A common problem in moving to git is cleaning large files (like document files, multimedia, etc.) out of a repository. There’s a tool that’s designed to do exactly this called
BFG Repo-Cleaner
- it’s fast and very simple. I recently ran into a bit of a situation worth documenting, since it took an hour of searching Stack Overflow to figure out. I thought the big files were gone, then when I pushed the now-clean repo, I got this lovely message:
$ git push --force
Total 0 (delta 0), reused 0 (delta 0), pack-reused 0
To https://github.com/some-natalie/bookish-waffle.git
! [remote rejected] refs/pull/1/head -> refs/pull/1/head (deny updating a hidden ref)

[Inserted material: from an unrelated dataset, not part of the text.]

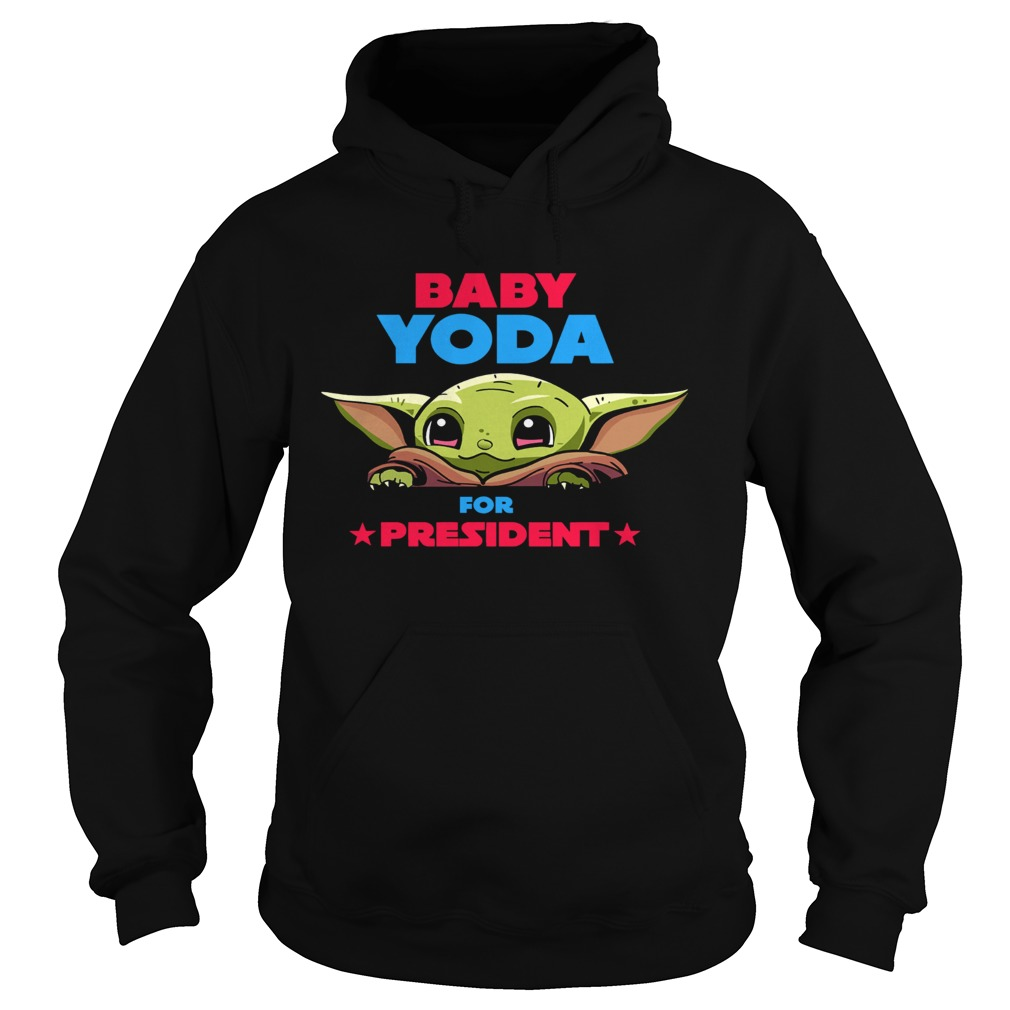 Baby Yoda for president  Hoodie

error: failed to push some refs to 'https://github.com/some-natalie/bookish-waffle.git'
The repository that I was cleaning large files out of had (already merged) pull requests in it. A pull request is the fundamental way to propose changes to a codebase, so surely using BFG here was already documented somewhere. In order to track these code changes between branches (or forks, which are their own repository), GitHub uses “synthetic” git references that are read-only. These track changes that would happen, like a future merge commit. Merged pull requests also persist, even if the branch/fork has been deleted, to provide a history of the changes that were made and the discussion that happened at the time. Because they’re read-only and not real, BFG can’t update/clean them, but in rewriting history, that’s what we’re asking it to do - which causes the error message.

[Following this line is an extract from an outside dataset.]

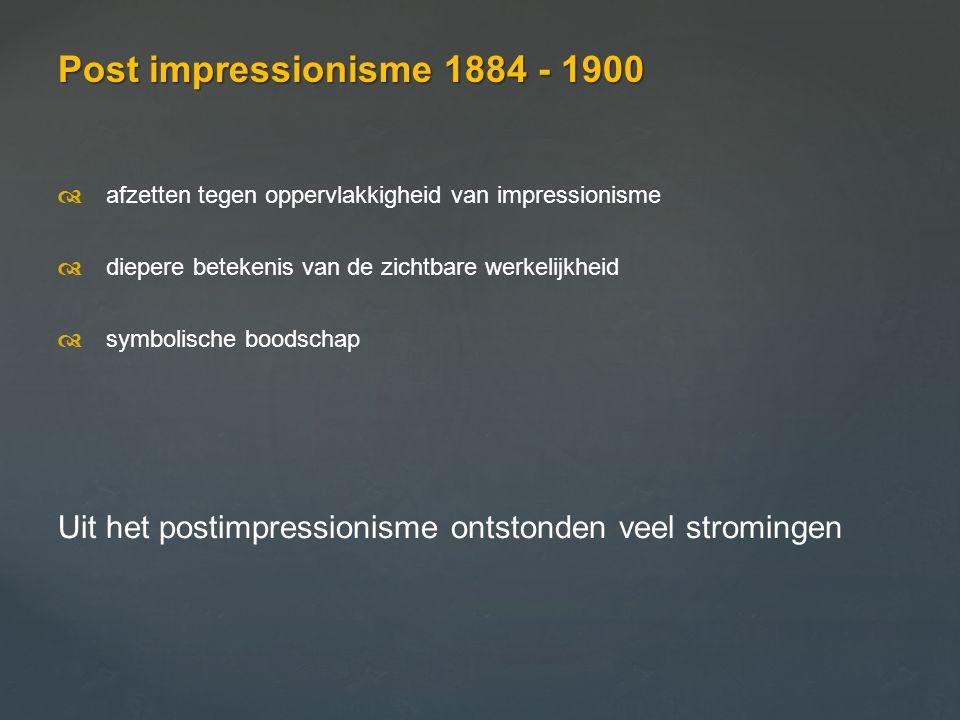 Post impressionisme 1884 - 1900 d afzetten tegen oppervlakkigheid van impressionisme. d diepere betekenis van de zichtbare werkelijkheid.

How to (mostly) clean it anyways
Changes not staged for commit:
(use "git add/rm <file>..." to update what will be committed)
(use "git restore <file>..." to discard changes in working directory)
deleted: Slides for Lab.pptx
deleted: Slides for Lab 2.pptx
no changes added to commit (use "git add" and/or "git commit -a")
# Stage, commit, and push removing these files
$ git add .
$ git commit -m "remove powerpoint slides"
[main ded29e8] remove files
2 files changed, 0 insertions(+), 0 deletions(-)
delete mode 100644 Slides for Lab 2.pptx
delete mode 100644 Slides for Lab.pptx
$ git push
Enumerating objects: 3, done.
Counting objects: 100% (3/3), done.
Delta compression using up to 16 threads
Compressing objects: 100% (2/2), done.
Writing objects: 100% (2/2), 457 bytes | 457.00 KiB/s, done.
Total 2 (delta 1), reused 0 (delta 0), pack-reused 0
remote: Resolving deltas: 100% (1/1), completed with 1 local object.
To https://github.com/some-natalie/bookish-waffle.git
deba21f..ded29e8 main -> main
# A bare clone we're using for BFG
$ git clone --mirror https://github.com/some-natalie/bookish-waffle.git
Cloning into bare repository 'bookish-waffle.git'...
remote: Enumerating objects: 34, done.
remote: Counting objects: 100% (34/34), done.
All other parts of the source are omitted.